● **Phrase grounding data**

★ ★ ★ ★ ★

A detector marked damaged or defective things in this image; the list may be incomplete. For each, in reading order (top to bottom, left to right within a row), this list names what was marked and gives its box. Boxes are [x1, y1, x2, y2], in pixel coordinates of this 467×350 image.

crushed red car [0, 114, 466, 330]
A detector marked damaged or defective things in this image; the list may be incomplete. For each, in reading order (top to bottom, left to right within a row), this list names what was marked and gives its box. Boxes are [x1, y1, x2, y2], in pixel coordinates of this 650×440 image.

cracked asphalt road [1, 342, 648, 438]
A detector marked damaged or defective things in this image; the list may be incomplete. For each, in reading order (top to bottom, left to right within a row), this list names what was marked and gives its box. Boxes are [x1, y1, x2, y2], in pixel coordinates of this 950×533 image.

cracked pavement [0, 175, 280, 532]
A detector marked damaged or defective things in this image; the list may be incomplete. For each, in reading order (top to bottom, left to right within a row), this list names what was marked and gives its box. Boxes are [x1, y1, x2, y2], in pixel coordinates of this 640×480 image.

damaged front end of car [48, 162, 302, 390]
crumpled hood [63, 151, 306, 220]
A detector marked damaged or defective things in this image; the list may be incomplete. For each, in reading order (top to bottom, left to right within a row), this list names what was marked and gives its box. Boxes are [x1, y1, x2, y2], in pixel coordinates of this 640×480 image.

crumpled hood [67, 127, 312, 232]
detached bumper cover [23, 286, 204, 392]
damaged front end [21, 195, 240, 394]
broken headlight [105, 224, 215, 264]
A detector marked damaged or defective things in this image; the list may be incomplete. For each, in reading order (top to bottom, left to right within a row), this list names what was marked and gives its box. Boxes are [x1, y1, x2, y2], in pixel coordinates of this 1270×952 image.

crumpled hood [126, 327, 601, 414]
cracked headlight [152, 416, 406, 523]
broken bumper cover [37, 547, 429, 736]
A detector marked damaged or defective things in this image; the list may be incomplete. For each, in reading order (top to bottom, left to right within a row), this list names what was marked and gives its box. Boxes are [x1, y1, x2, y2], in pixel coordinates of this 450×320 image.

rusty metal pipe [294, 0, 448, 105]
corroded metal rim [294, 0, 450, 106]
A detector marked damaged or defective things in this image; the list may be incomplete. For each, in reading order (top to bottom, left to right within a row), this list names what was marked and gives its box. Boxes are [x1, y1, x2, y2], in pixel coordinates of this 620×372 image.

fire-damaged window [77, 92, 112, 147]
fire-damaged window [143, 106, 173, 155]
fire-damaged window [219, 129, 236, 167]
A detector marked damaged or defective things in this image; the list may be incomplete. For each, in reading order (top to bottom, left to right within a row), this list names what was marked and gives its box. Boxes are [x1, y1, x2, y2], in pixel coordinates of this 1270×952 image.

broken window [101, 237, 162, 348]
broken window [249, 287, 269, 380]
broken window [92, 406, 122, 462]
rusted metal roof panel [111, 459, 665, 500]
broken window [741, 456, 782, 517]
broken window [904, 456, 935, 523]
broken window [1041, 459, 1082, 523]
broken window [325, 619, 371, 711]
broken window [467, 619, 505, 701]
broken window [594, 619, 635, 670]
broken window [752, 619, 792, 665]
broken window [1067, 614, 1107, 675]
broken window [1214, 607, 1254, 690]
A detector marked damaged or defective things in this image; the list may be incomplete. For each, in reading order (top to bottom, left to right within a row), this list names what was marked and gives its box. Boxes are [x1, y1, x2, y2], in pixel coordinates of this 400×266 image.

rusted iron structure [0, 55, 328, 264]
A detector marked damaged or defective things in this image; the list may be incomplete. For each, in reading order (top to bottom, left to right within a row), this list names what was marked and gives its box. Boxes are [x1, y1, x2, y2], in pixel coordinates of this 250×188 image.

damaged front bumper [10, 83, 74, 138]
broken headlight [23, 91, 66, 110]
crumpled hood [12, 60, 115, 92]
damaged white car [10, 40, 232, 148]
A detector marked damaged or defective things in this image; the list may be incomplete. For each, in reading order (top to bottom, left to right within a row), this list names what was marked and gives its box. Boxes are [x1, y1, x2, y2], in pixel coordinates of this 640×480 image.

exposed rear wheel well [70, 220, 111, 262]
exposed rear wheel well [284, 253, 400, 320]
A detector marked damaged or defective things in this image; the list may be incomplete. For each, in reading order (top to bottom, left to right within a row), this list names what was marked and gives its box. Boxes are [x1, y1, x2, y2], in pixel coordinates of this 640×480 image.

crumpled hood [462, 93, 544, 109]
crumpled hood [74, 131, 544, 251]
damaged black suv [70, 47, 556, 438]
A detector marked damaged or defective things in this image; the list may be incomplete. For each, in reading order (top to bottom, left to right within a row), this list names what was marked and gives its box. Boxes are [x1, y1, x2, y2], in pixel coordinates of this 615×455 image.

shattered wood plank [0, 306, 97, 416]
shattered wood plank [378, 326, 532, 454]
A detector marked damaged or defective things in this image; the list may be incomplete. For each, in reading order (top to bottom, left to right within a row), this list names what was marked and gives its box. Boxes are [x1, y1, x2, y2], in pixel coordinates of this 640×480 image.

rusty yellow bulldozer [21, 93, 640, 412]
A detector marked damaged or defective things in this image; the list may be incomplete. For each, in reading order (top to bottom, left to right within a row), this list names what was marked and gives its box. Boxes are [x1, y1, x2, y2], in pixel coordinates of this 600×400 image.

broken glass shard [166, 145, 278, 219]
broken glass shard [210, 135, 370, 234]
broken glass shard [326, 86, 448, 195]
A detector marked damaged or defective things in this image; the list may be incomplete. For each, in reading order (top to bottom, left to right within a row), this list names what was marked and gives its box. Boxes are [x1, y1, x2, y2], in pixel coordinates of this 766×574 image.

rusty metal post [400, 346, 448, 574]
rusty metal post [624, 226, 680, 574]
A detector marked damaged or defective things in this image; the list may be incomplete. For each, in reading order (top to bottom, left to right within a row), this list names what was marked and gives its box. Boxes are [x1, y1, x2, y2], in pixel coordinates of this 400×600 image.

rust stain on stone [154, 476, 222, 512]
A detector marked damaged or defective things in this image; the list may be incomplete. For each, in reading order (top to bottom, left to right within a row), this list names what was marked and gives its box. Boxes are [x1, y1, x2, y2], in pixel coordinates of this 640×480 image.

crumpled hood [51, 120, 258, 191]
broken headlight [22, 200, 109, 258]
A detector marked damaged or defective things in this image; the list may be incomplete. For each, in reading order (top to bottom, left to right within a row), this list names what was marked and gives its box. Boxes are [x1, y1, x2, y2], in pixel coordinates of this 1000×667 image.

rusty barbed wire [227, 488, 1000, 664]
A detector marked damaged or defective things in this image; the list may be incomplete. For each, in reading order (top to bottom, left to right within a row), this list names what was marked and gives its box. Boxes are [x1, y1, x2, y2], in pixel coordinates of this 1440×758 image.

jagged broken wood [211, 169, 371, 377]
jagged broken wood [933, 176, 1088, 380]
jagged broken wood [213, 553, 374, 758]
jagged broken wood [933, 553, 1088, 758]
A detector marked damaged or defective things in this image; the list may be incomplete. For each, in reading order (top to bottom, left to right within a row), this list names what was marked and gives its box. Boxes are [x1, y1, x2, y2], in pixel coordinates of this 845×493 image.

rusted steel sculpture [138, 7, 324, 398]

★ ★ ★ ★ ★

● **Assigned task**
Quote all of the entries exactly as they appear.

● **Problem solution**
A detector marked damaged or defective things in this image; the list may be incomplete. For each, in reading order (top to bottom, left to right within a row), this list names what was marked and gives its box. Boxes are [x1, y1, x2, y2], in pixel coordinates of this 467×350 image.

crushed red car [0, 114, 466, 330]
A detector marked damaged or defective things in this image; the list may be incomplete. For each, in reading order (top to bottom, left to right within a row), this list names what was marked and gives its box. Boxes are [x1, y1, x2, y2], in pixel coordinates of this 650×440 image.

cracked asphalt road [1, 342, 648, 438]
A detector marked damaged or defective things in this image; the list may be incomplete. For each, in reading order (top to bottom, left to right within a row), this list names what was marked and gives its box. Boxes are [x1, y1, x2, y2], in pixel coordinates of this 950×533 image.

cracked pavement [0, 175, 280, 532]
A detector marked damaged or defective things in this image; the list may be incomplete. For each, in reading order (top to bottom, left to right within a row), this list names what was marked and gives its box. Boxes are [x1, y1, x2, y2], in pixel coordinates of this 640×480 image.

damaged front end of car [48, 162, 302, 390]
crumpled hood [63, 151, 306, 220]
A detector marked damaged or defective things in this image; the list may be incomplete. For each, in reading order (top to bottom, left to right within a row), this list names what was marked and gives its box. Boxes are [x1, y1, x2, y2], in pixel coordinates of this 640×480 image.

crumpled hood [67, 127, 312, 232]
detached bumper cover [23, 286, 204, 392]
damaged front end [21, 195, 240, 394]
broken headlight [105, 224, 215, 264]
A detector marked damaged or defective things in this image; the list may be incomplete. For each, in reading order (top to bottom, left to right within a row), this list names what was marked and gives its box. Boxes are [x1, y1, x2, y2], in pixel coordinates of this 1270×952 image.

crumpled hood [126, 327, 601, 414]
cracked headlight [152, 416, 406, 523]
broken bumper cover [37, 547, 429, 736]
A detector marked damaged or defective things in this image; the list may be incomplete. For each, in reading order (top to bottom, left to right within a row), this list names what was marked and gives its box. Boxes are [x1, y1, x2, y2], in pixel coordinates of this 450×320 image.

rusty metal pipe [294, 0, 448, 105]
corroded metal rim [294, 0, 450, 106]
A detector marked damaged or defective things in this image; the list may be incomplete. For each, in reading order (top to bottom, left to right within a row), this list names what was marked and gives its box. Boxes are [x1, y1, x2, y2], in pixel coordinates of this 620×372 image.

fire-damaged window [77, 92, 112, 147]
fire-damaged window [143, 106, 173, 155]
fire-damaged window [219, 129, 236, 167]
A detector marked damaged or defective things in this image; the list may be incomplete. For each, in reading order (top to bottom, left to right within a row), this list names what was marked and gives its box. Boxes are [x1, y1, x2, y2], in pixel coordinates of this 1270×952 image.

broken window [101, 237, 162, 348]
broken window [249, 287, 269, 380]
broken window [92, 406, 122, 462]
rusted metal roof panel [111, 459, 665, 500]
broken window [741, 456, 782, 517]
broken window [904, 456, 935, 523]
broken window [1041, 459, 1082, 523]
broken window [325, 619, 371, 711]
broken window [467, 619, 505, 701]
broken window [594, 619, 635, 670]
broken window [752, 619, 792, 665]
broken window [1067, 614, 1107, 675]
broken window [1214, 607, 1254, 690]
A detector marked damaged or defective things in this image; the list may be incomplete. For each, in reading order (top to bottom, left to right within a row), this list names what was marked and gives its box. Boxes are [x1, y1, x2, y2], in pixel coordinates of this 400×266 image.

rusted iron structure [0, 55, 328, 264]
A detector marked damaged or defective things in this image; the list may be incomplete. For each, in reading order (top to bottom, left to right within a row), this list names what was marked and gives its box. Boxes are [x1, y1, x2, y2], in pixel coordinates of this 250×188 image.

damaged front bumper [10, 83, 74, 138]
broken headlight [23, 91, 66, 110]
crumpled hood [12, 60, 115, 92]
damaged white car [10, 40, 232, 148]
A detector marked damaged or defective things in this image; the list may be incomplete. For each, in reading order (top to bottom, left to right within a row), this list names what was marked and gives its box. Boxes are [x1, y1, x2, y2], in pixel coordinates of this 640×480 image.

exposed rear wheel well [70, 220, 111, 262]
exposed rear wheel well [284, 253, 400, 320]
A detector marked damaged or defective things in this image; the list may be incomplete. For each, in reading order (top to bottom, left to right within a row), this list names what was marked and gives its box. Boxes are [x1, y1, x2, y2], in pixel coordinates of this 640×480 image.

crumpled hood [462, 93, 544, 109]
crumpled hood [74, 131, 544, 251]
damaged black suv [70, 47, 556, 438]
A detector marked damaged or defective things in this image; the list may be incomplete. For each, in reading order (top to bottom, left to right within a row), this list names what was marked and gives its box. Boxes are [x1, y1, x2, y2], in pixel coordinates of this 615×455 image.

shattered wood plank [0, 306, 97, 416]
shattered wood plank [378, 326, 532, 454]
A detector marked damaged or defective things in this image; the list may be incomplete. For each, in reading order (top to bottom, left to right within a row), this list names what was marked and gives its box. Boxes are [x1, y1, x2, y2], in pixel coordinates of this 640×480 image.

rusty yellow bulldozer [21, 93, 640, 412]
A detector marked damaged or defective things in this image; the list may be incomplete. For each, in reading order (top to bottom, left to right within a row), this list names what was marked and gives its box. Boxes are [x1, y1, x2, y2], in pixel coordinates of this 600×400 image.

broken glass shard [166, 145, 278, 219]
broken glass shard [210, 135, 370, 234]
broken glass shard [326, 86, 448, 195]
A detector marked damaged or defective things in this image; the list may be incomplete. For each, in reading order (top to bottom, left to right within a row), this list names what was marked and gives its box. Boxes are [x1, y1, x2, y2], in pixel coordinates of this 766×574 image.

rusty metal post [400, 346, 448, 574]
rusty metal post [624, 226, 680, 574]
A detector marked damaged or defective things in this image; the list may be incomplete. For each, in reading order (top to bottom, left to right within a row), this list names what was marked and gives its box. Boxes are [x1, y1, x2, y2], in pixel coordinates of this 400×600 image.

rust stain on stone [154, 476, 222, 512]
A detector marked damaged or defective things in this image; the list may be incomplete. For each, in reading order (top to bottom, left to right within a row), this list names what was marked and gives its box. Boxes are [x1, y1, x2, y2], in pixel coordinates of this 640×480 image.

crumpled hood [51, 120, 258, 191]
broken headlight [22, 200, 109, 258]
A detector marked damaged or defective things in this image; the list may be incomplete. For each, in reading order (top to bottom, left to right within a row), this list names what was marked and gives its box. Boxes are [x1, y1, x2, y2], in pixel coordinates of this 1000×667 image.

rusty barbed wire [227, 488, 1000, 664]
A detector marked damaged or defective things in this image; the list may be incomplete. For each, in reading order (top to bottom, left to right within a row), this list names what was marked and gives its box. Boxes are [x1, y1, x2, y2], in pixel coordinates of this 1440×758 image.

jagged broken wood [211, 169, 371, 377]
jagged broken wood [933, 176, 1088, 380]
jagged broken wood [213, 553, 374, 758]
jagged broken wood [933, 553, 1088, 758]
A detector marked damaged or defective things in this image; the list may be incomplete. For each, in reading order (top to bottom, left to right within a row), this list names what was marked and gives its box. Boxes are [x1, y1, x2, y2], in pixel coordinates of this 845×493 image.

rusted steel sculpture [138, 7, 324, 398]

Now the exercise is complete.